| PROBLEM TO WORK ON |
Pictures do not belong in the copy; print every entry exactly as it stands.
EXERCISE INPUT section start
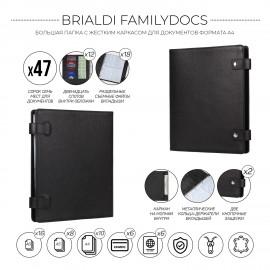 Большая папка с жестким каркасом для документов А4 BRIALDI Familydocs (документы всей семьи) relief black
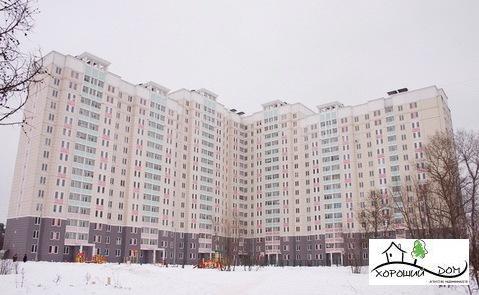 Продам 1-ную квартиру Зеленоград корп 2024 Один взрослый собственник - Фото 2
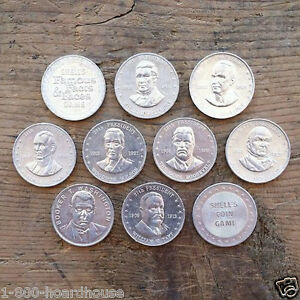 10-Vintage-Original-SHELL-OIL-CO-Coins-PRESIDENT-amp-STATE-SERIES-All-Different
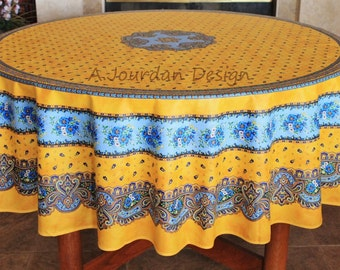 MARAT TRADITION YELLOW Round Acrylic Coated French Country Tablecloth    French Oilcloth Outdoor Tablecloths   French
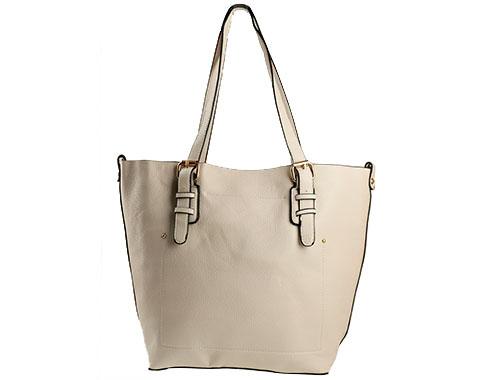 Стилна дамска чанта в светло бежов цвят с изчистен дизайн ch0144bj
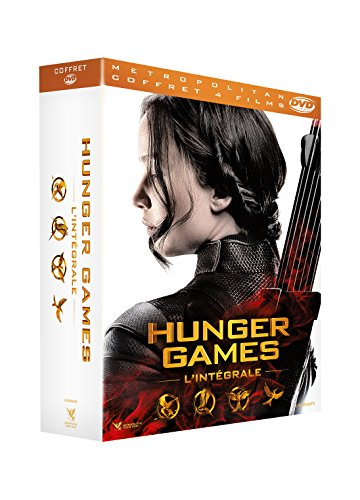 Hunger Games - L'intégrale : Hunger Games + Hunger Games 2 : L'embrasement + Hunger Games - La Révolte : Partie 1 + Partie 2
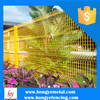 Decorative Flower Garden Welded Wire Fence 3D Fence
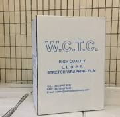 W.C.T.C 綑箱膜(藍色字) 3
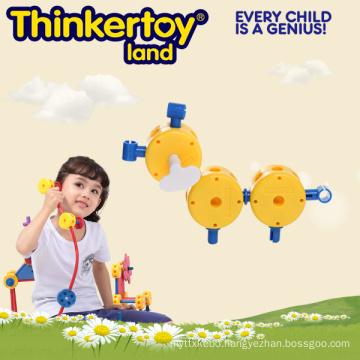 Children Park House Building Blocks Educational Animal Toys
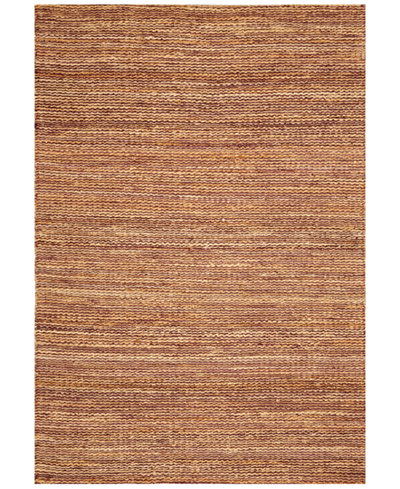 D Style Natural Jute Eggplant 9' x 13' Area Rug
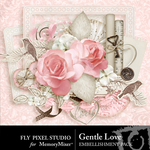 Gentle Love Embellishment Pack-$2.99 (Fly Pixel Studio)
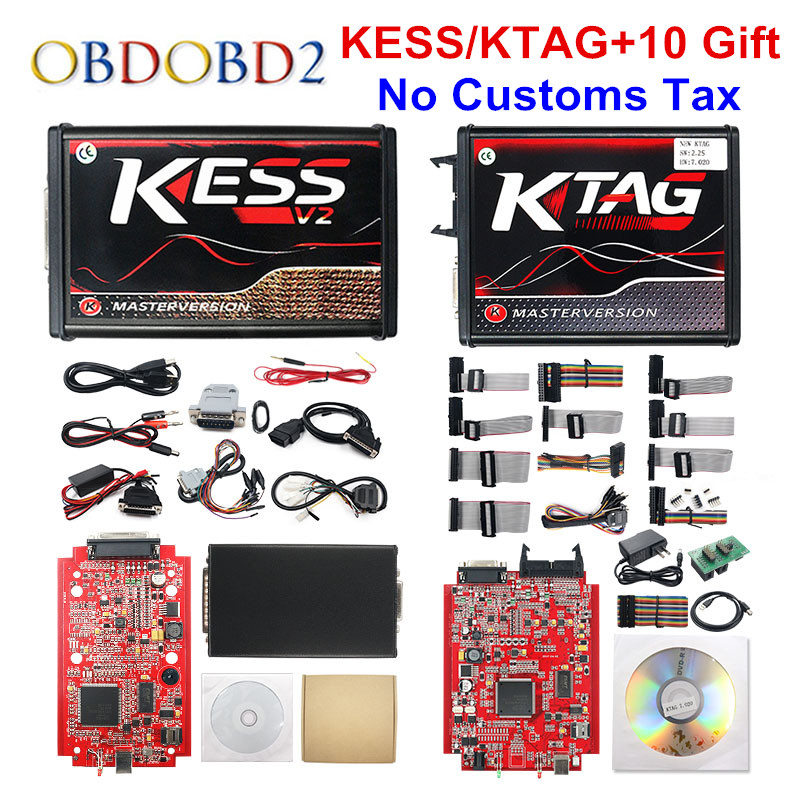 Online Red EU KESS V2 5.017 V2.47 Ktag V7.020 OBD2 Manager Tuning Kit KESS V5.017 4 LED K-tag V2.25 BDM FRAME ECU ProgrammerOnline Red EU KESS V2 5.017 V2.47 Ktag V7.020 OBD2 Manager Tuning Kit KESS V5.017 4 LED K-tag V2.25 BDM FRAME ECU Programmer
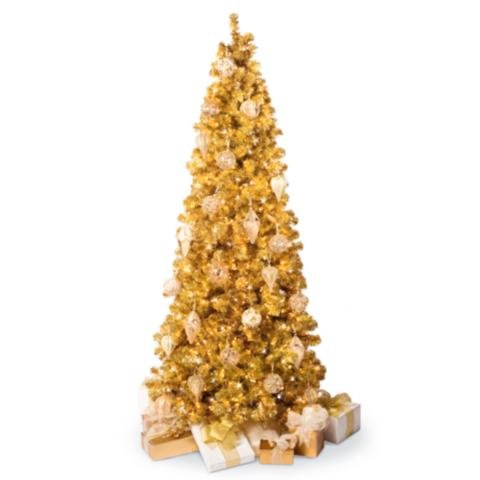 Champagne Gold Christmas Tree Frontgate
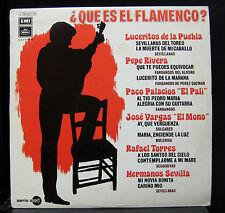 Various - Que Es El Flamenco? LP Mint- J 048-20.676 Spain 1971 Vinyl Record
EXERCISE INPUT section end
| EXERCISE ANSWER |
 Большая папка с жестким каркасом для документов А4 BRIALDI Familydocs (документы всей семьи) relief black
 Продам 1-ную квартиру Зеленоград корп 2024 Один взрослый собственник - Фото 2
 10-Vintage-Original-SHELL-OIL-CO-Coins-PRESIDENT-amp-STATE-SERIES-All-Different
 MARAT TRADITION YELLOW Round Acrylic Coated French Country Tablecloth    French Oilcloth Outdoor Tablecloths   French
 Стилна дамска чанта в светло бежов цвят с изчистен дизайн ch0144bj
 Hunger Games - L'intégrale : Hunger Games + Hunger Games 2 : L'embrasement + Hunger Games - La Révolte : Partie 1 + Partie 2
 Decorative Flower Garden Welded Wire Fence 3D Fence
 W.C.T.C 綑箱膜(藍色字) 3
 Children Park House Building Blocks Educational Animal Toys
 D Style Natural Jute Eggplant 9' x 13' Area Rug
 Gentle Love Embellishment Pack-$2.99 (Fly Pixel Studio)
 Online Red EU KESS V2 5.017 V2.47 Ktag V7.020 OBD2 Manager Tuning Kit KESS V5.017 4 LED K-tag V2.25 BDM FRAME ECU ProgrammerOnline Red EU KESS V2 5.017 V2.47 Ktag V7.020 OBD2 Manager Tuning Kit KESS V5.017 4 LED K-tag V2.25 BDM FRAME ECU Programmer
 Champagne Gold Christmas Tree Frontgate
 Various - Que Es El Flamenco? LP Mint- J 048-20.676 Spain 1971 Vinyl Record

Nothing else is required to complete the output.